> **Given exercise**
Repeat word for word the stretch of lines from the one containing "From the image" through the one containing "From a spatial", and leave the pictures out of your answer.

> **Data in this exercise**
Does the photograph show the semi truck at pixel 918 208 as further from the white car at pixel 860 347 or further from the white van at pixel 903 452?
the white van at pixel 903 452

--

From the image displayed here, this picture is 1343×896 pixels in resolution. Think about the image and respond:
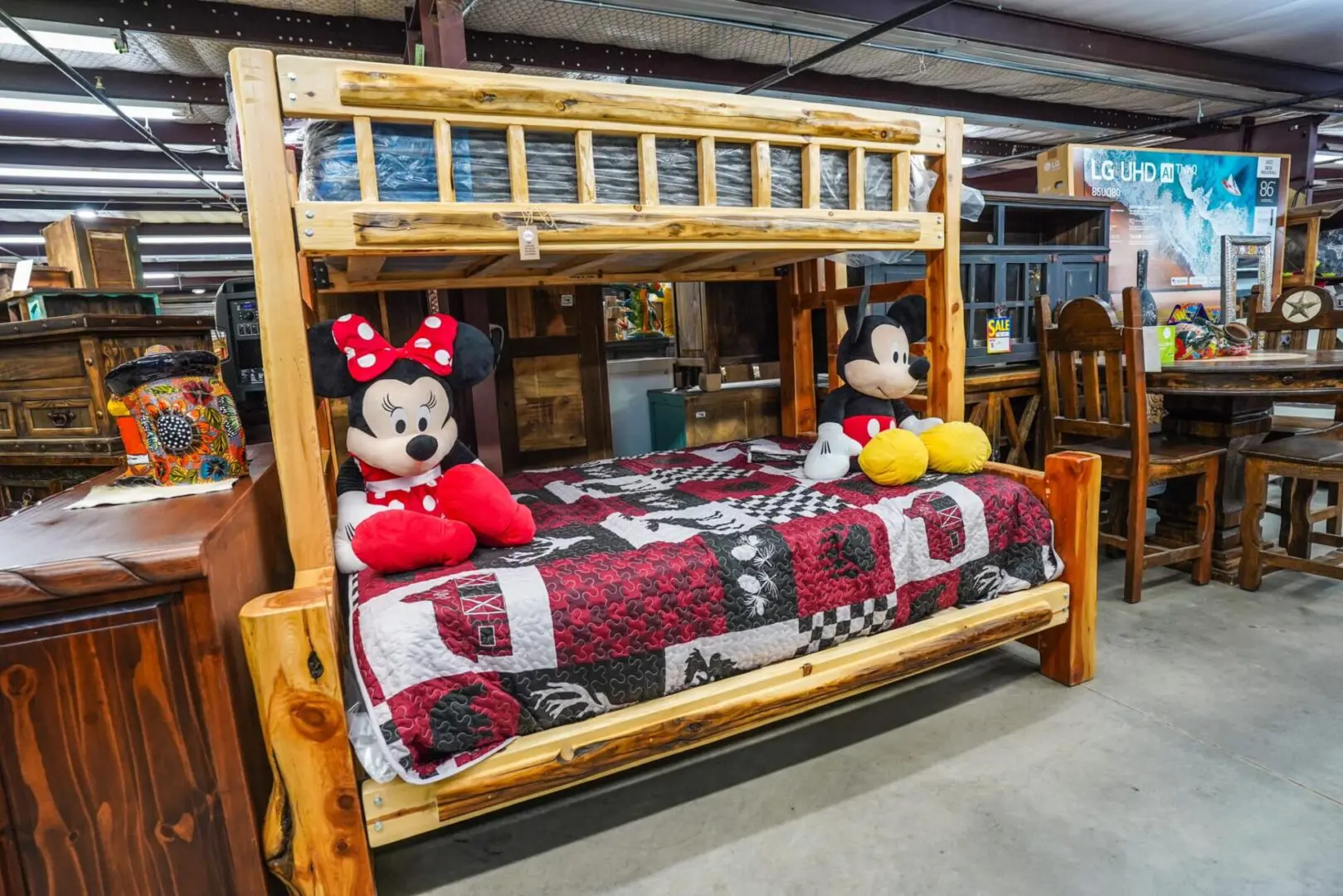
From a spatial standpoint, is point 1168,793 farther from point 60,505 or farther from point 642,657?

--

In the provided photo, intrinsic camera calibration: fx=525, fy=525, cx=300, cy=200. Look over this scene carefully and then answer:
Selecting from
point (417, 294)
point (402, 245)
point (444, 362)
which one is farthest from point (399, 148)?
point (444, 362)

> **The solution**
From the image displayed here, this picture is 1343×896 pixels in resolution. Think about the image and respond:
From a spatial standpoint, is point 1168,793 farther from point 60,505 or farther from point 642,657?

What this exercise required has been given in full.